The temperature at puck drop was -5.7 degrees Fahrenheit, making it the coldest game in NHL history. It served as a national coming out party for Kyrou, who collected points on four consecutive goals in the second period and finished with two goals and two assists. David Perron, Tarasenko, Barbashev and Krug also scored as St. Louis defeated the Wild 6-4.
1. Blues rally from down 3-0, Thomas ties it up at 19:04 in the third, then Bozak wins it in overtime to stave off elimination in second round of playoffs (May 25)
The Blues lost a lot of momentum during their second-round playoff series with the eventual Stanley Cup champion Colorado Avalanche after Binnington was knocked out with a lower-body injury early in Game 3. Heading into a do-or-die Game 5 at Ball Arena, they trailed 3-1, and there wasn't a lot of confidence among the fan base that they could turn things around. The game got off to a concerning start, as Nathan MacKinnon scored twice in the first period and Gabriel Landeskog scored early in the second to put Colorado up 3-0. While Tarasenko narrowed the deficit to two goals late in the second, the Blues looked to be headed toward elimination as the final period began.

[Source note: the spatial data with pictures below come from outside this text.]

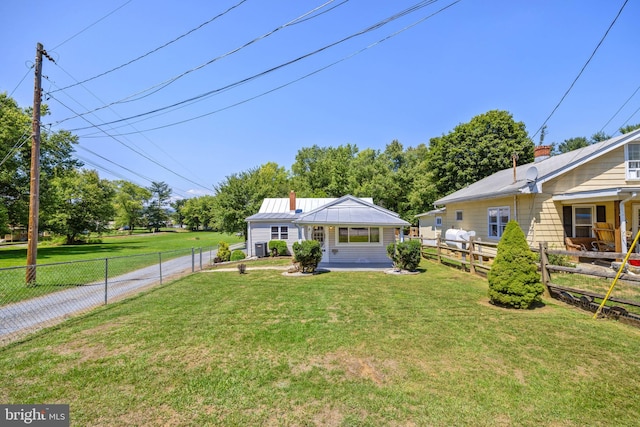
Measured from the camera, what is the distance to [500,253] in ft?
23.3

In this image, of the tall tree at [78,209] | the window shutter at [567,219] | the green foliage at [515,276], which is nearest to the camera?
the green foliage at [515,276]

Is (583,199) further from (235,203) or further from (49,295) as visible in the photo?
(235,203)

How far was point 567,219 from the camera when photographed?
12203 millimetres

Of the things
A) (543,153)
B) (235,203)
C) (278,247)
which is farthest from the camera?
(235,203)

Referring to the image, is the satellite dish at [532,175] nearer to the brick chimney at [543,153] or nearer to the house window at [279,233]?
the brick chimney at [543,153]

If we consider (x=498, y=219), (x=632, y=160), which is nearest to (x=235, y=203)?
(x=498, y=219)

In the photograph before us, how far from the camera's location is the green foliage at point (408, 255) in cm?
1195

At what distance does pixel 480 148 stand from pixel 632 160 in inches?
522

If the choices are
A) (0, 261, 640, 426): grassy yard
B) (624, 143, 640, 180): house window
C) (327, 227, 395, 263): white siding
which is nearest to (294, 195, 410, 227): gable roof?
(327, 227, 395, 263): white siding

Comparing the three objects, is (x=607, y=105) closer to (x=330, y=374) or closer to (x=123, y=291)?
(x=330, y=374)

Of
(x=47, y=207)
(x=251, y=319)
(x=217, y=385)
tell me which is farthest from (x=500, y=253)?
(x=47, y=207)

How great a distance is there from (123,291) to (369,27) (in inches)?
425

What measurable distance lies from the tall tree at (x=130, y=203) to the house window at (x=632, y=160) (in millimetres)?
69970

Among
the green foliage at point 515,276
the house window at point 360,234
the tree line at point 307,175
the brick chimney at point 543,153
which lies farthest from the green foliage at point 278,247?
the brick chimney at point 543,153
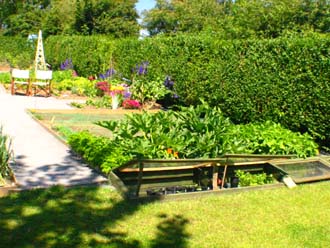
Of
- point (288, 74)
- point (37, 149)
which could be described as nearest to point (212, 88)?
point (288, 74)

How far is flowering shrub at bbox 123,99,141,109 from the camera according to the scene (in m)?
13.6

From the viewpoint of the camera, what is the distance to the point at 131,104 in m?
13.6

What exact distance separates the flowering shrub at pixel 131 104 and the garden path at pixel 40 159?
3388 millimetres

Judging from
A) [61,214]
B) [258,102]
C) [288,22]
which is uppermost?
[288,22]

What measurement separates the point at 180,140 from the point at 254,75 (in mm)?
4717

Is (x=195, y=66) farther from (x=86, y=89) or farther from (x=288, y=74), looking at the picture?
(x=86, y=89)

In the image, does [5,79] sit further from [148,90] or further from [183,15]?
[183,15]

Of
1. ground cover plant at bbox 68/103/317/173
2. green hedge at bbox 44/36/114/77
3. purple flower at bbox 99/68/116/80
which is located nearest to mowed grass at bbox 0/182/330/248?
ground cover plant at bbox 68/103/317/173

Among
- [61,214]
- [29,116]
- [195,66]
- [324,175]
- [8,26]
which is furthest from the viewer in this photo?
[8,26]

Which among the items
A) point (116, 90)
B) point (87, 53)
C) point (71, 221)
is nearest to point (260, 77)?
point (116, 90)

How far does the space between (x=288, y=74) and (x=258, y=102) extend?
1.09 meters

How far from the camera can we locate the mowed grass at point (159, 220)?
13.8 feet

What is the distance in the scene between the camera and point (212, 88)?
472 inches

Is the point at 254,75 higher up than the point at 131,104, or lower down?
higher up
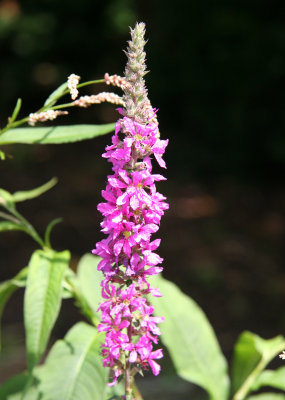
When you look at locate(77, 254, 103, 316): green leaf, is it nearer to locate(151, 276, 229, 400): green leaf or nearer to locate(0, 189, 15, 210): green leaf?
locate(151, 276, 229, 400): green leaf

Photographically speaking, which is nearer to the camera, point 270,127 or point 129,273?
point 129,273

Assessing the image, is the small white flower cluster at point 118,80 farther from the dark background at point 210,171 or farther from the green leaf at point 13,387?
the dark background at point 210,171

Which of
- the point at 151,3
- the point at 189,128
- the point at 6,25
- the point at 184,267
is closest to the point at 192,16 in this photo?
the point at 189,128

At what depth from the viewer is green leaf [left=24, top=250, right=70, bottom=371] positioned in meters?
1.75

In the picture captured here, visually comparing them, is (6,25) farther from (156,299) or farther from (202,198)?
(156,299)

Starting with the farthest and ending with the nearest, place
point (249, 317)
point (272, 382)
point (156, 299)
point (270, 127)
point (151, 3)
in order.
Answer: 1. point (151, 3)
2. point (270, 127)
3. point (249, 317)
4. point (156, 299)
5. point (272, 382)

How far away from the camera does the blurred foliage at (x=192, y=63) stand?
8.31 m

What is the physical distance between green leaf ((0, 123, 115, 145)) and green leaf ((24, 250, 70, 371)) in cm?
38

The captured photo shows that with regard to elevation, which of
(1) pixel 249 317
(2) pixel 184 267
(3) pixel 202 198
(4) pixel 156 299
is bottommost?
(4) pixel 156 299

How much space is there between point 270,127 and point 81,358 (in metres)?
6.73

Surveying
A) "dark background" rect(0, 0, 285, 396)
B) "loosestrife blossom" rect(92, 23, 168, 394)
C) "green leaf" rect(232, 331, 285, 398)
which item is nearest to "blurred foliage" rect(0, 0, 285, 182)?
"dark background" rect(0, 0, 285, 396)

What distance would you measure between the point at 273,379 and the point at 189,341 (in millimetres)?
407

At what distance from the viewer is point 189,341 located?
2576mm

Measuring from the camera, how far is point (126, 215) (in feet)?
4.60
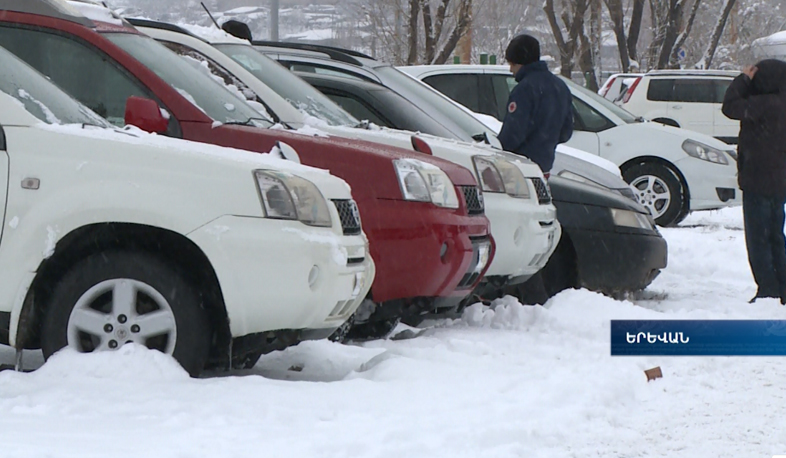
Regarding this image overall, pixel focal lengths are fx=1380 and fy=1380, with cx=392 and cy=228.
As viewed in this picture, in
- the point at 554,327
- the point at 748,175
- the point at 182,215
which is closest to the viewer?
the point at 182,215

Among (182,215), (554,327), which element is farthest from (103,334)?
(554,327)

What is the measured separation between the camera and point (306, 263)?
539 cm

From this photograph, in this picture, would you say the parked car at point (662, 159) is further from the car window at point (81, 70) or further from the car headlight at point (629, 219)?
the car window at point (81, 70)

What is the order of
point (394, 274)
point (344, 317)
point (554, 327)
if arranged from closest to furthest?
point (344, 317), point (394, 274), point (554, 327)

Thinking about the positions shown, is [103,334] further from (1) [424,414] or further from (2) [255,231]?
(1) [424,414]

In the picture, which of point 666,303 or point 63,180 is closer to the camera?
point 63,180

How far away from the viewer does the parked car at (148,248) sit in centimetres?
532

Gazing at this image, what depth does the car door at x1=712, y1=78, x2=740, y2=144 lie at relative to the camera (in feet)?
75.9

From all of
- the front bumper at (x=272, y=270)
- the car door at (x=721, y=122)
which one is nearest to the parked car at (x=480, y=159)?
the front bumper at (x=272, y=270)

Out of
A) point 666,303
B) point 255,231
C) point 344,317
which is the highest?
point 255,231

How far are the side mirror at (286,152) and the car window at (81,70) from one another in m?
0.76

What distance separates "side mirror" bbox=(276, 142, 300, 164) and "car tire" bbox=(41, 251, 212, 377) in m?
1.17

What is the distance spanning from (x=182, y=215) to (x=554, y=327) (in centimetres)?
292

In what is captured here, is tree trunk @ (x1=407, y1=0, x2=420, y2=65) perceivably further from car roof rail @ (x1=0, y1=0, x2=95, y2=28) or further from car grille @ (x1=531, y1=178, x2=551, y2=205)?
car roof rail @ (x1=0, y1=0, x2=95, y2=28)
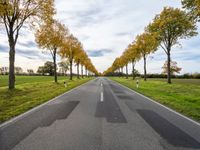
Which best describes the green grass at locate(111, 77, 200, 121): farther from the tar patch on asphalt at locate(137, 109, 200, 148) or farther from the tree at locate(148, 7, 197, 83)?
the tree at locate(148, 7, 197, 83)

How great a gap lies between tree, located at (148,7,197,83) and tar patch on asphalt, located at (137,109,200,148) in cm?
2892

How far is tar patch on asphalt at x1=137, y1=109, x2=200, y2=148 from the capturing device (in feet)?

St. Louis still trailed 3-1 nearly halfway through the third, but Thomas scored his first goal of the playoffs to trim the Avs' lead to one goal at 9:57. Kyrou tied it at 15:14, but MacKinnon quickly took the wind out of the Blues' sails by completing a hat trick and putting Colorado back in front exactly two minutes later.
Despite the tough break, the Note didn't give up. Thomas scored for the second time in the period and the postseason with 56 seconds left, tying it at 4-4. The game went to overtime, and the 36-year-old Bozak — no stranger to playoff heroics — scored the winning goal with a slap shot at 3:38. While the Blues were ultimately eliminated in Game 6, Bozak's goal kept their playoff run alive a bit longer.